On part 2 of the bill (the Jackson civil costs reforms) the government conceded that there should be no minimum payment for losing claimants under the new qualified one-way costs shifting regime, delayed implementing part 2 reforms until the legal aid changes come into effect and accepted that it would be inappropriate for the reforms to apply to asbestos poisoning cases until after a review had been conducted.
This is not the end of the journey for the Law Society or our members. The challenge now facing the Society is twofold. We must help the profession adapt to the new regime and ensure that we do what we can to mitigate the unavoidably negative impacts on access to justice for the least well off. We have been working towards these aims for some months now.
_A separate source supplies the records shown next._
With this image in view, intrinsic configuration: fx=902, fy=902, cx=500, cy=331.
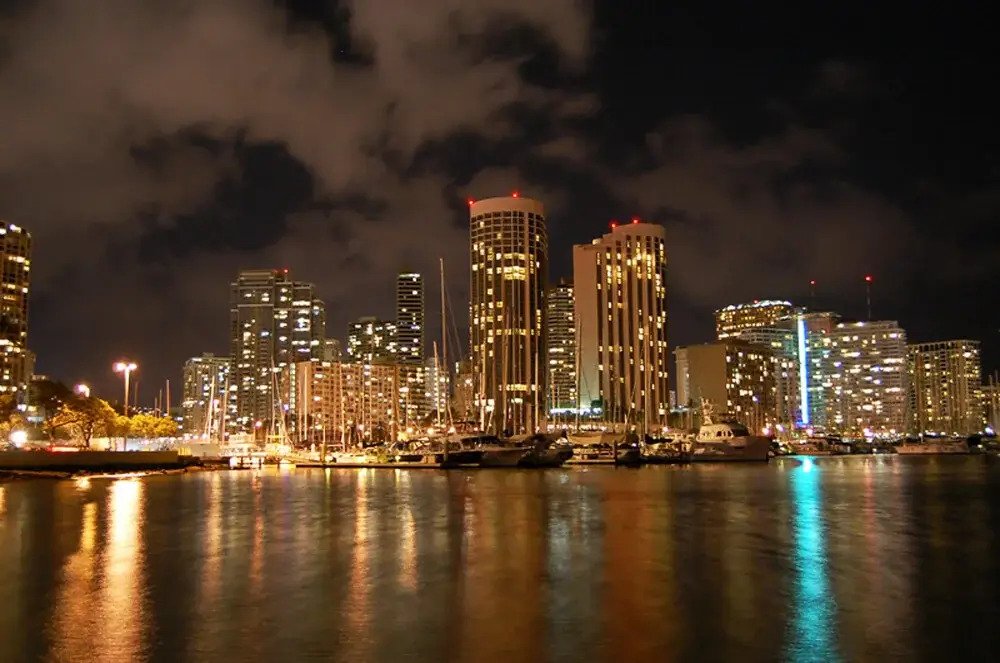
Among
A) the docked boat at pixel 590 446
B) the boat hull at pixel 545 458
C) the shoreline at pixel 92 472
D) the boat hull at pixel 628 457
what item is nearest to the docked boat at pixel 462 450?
the boat hull at pixel 545 458

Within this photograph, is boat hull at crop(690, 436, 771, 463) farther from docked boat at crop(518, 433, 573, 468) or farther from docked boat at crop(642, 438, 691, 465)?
docked boat at crop(518, 433, 573, 468)

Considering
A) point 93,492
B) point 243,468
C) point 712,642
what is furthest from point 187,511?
point 243,468

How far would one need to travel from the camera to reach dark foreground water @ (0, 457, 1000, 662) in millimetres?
15102

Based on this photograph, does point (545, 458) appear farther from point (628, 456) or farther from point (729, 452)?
point (729, 452)

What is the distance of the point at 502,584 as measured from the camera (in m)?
21.2

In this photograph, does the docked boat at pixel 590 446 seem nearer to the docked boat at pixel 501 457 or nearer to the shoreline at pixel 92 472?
the docked boat at pixel 501 457

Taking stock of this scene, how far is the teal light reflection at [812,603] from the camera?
14.7 m

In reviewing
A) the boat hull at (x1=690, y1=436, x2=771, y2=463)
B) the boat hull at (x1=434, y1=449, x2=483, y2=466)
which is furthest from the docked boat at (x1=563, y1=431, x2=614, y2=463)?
the boat hull at (x1=434, y1=449, x2=483, y2=466)

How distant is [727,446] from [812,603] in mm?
116188

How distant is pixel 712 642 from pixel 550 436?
382 feet

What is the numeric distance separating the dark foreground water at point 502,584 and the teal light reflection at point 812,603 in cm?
6

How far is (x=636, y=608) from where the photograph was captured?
18078mm

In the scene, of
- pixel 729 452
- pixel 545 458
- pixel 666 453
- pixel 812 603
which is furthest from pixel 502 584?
pixel 666 453

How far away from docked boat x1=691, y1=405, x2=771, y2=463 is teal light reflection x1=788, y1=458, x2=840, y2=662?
97.8m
We are currently finalising our priorities for the safeguards we hope to secure through consultation and negotiation on the implementation of LASPO, particularly the controversial ‘telephone gateway’. The telephone gateway will be the sole point of access initially for discrimination claims (which, among other things, represent the only employment cases left in scope, although it applies to discrimination in any context, not just employment) and special educational needs (the only education cases left in scope), although the government has said that it intends to roll it out to other areas of law after an initial pilot.
And we are also developing a programme for monitoring LASPO’s impact. We will look carefully at the contracting and tendering process and check to see that the implementation of the bill is compatible with human rights legislation.The Law Society will also look at our own access to justice policy. We need to go back to first principles to consider what our clients need, where lawyers are either necessary or best placed to meet those needs, and how those needs can be funded. We also want to consider how new technology and the development of alternative business structure models may open up new ways for solicitors to meet at least part of our clients’ needs in a way that is accessible and affordable. Our intention is to have a suite of services for Law Society members ready early next year on coping with the consequences of LASPO, including courses, guidance and toolkits.
We will need to work closely and collaboratively with the Ministry of Justice, now that the battle over the bill, in which we have repeatedly questioned the policy decisions taken, is over. We will need to put a lot of effort into our relationships with ministers and officials at the department so that they continue to value the Law Society’s expertise and appreciate that we are working in the public, as well as the profession’s, interest for a better legal framework. That way the Law Society will continue to play its proper role in helping to improve government policy at the earliest stage of its development.
Spring in New York
I spent five days in New York for the American Bar Association Section of International Law spring meeting. It was particularly timely because the New York State Bar Association’s committee on professional ethics has recently ruled that New York lawyers may not practise in New York as employees of entities with non-lawyer owners or managers, such as an ABS. During the week, there also came news of a decision by the ABA commission on ethics 20/20 to drop proposals for a limited form of non-lawyer ownership, which became a major topic of discussion.
While I understand the commitment of the ABA and state bars to protect the independence of the legal profession, I feel that a position seems to be developing in the US that could set back the great progress made in recent years to enable firms to operate more and more internationally, meeting the needs of global clients.
During the week, I also enjoyed an ‘ABA day at the UN’, which included highly informative briefings by senior UN officials and by the US ambassador to the UN and her staff on a whole range of topics, such as the decision to send a taskforce of UN observers to Syria, to the UN’s human rights work. It struck me that the Law Society’s human rights work might benefit from greater engagement with international organisations.